A maior parte do trabalho acontece no Estado de São Paulo, que tem a maior população carcerária do país, com 230 mil presos. O instituto tem parcerias com os poderes executivo e judiciário estaduais na implementação do Sistema Estadual de Métodos para Execução Penal e Adaptação Social do Recuperando, o Semear.

“Somos viabilizadores de projetos”, diz Senese. “Um dos nossos princípios é reconhecer o que o setor público faz e apoiar as iniciativas que podem recuperar mais. Perguntar o que já fazem, o que gostariam de fazer e o que precisam para isso.”
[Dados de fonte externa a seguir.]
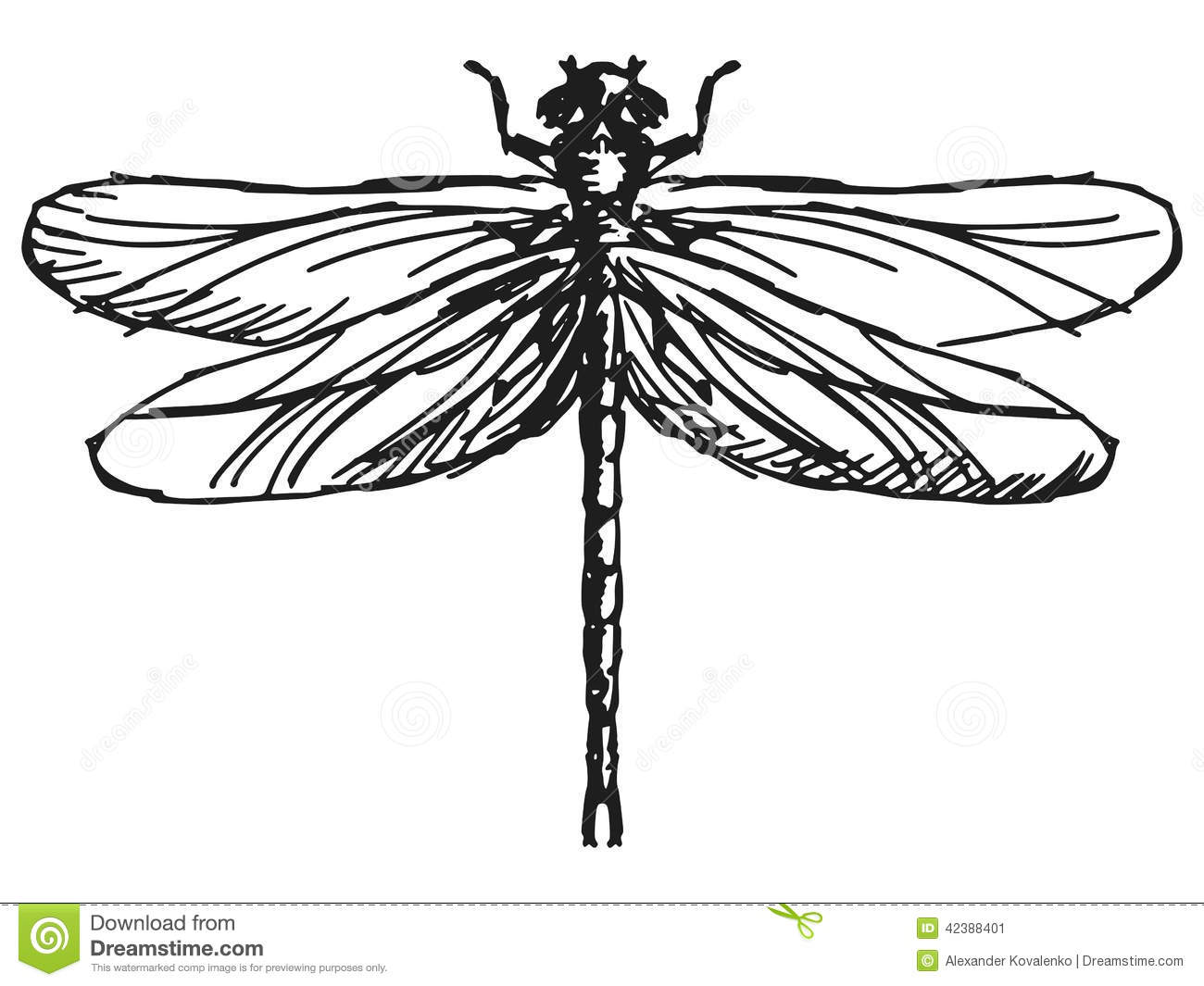 Hand drawn, sketch illustration of dragonfly.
Só são aprovadas ideias que possam ser replicáveis e que tenham potencial de se tornar políticas públicas.

Existem programas de qualificação profissional, claro, mas o trabalho vai além e avança para valorização de vínculos familiares e até projetos psicossociais, que ajudam as pessoas a elaborar os motivos que as levaram à prisão e o que virá depois.

Desde que foi criado, em 2015, o instituto já atuou em 153 unidades prisionais e atendeu 17,9 mil pessoas em seus projetos, entre pessoas privadas de liberdade e egressos do sistema. As ações vão ganhando tração e só em 2020 foram 11,5 mil pessoas, superando os atendimentos acumulados nos quatro anos anteriores.

A ideia é abranger todo o país e, além de São Paulo, já há atuação em Alagoas, Maranhão, Minas Gerais, Mato Grosso do Sul, Rio de Janeiro e Rio Grande do Norte.

Depois de cinco anos de existência, cada vez mais o instituto quer saber qual a combinação de políticas de assistência que podem impactar mais na redução da reincidência criminal.

“Criamos um sistema eletrônico que identifica cada um dos participantes de cada um dos projetos, de aula de xadrez à terapia de grupo. Os dados estão sendo captados e daqui a alguns anos teremos uma avaliação estatística de quais cursos ou atividades são mais eficientes para diminuir a reincidência das pessoas”, diz Garfinkel.

Embora ainda não conclusivos, números preliminares colhidos no Estado de São Paulo são bastante animadores a apontam para queda dramática da reincidência criminal. 

De 2015 a 2018, o Semear monitorou 2,6 mil presos que foram beneficiados com algum tipo de assistência. Dos 1,4 mil que deixaram os presídios no período, apenas 6% reingressaram no sistema.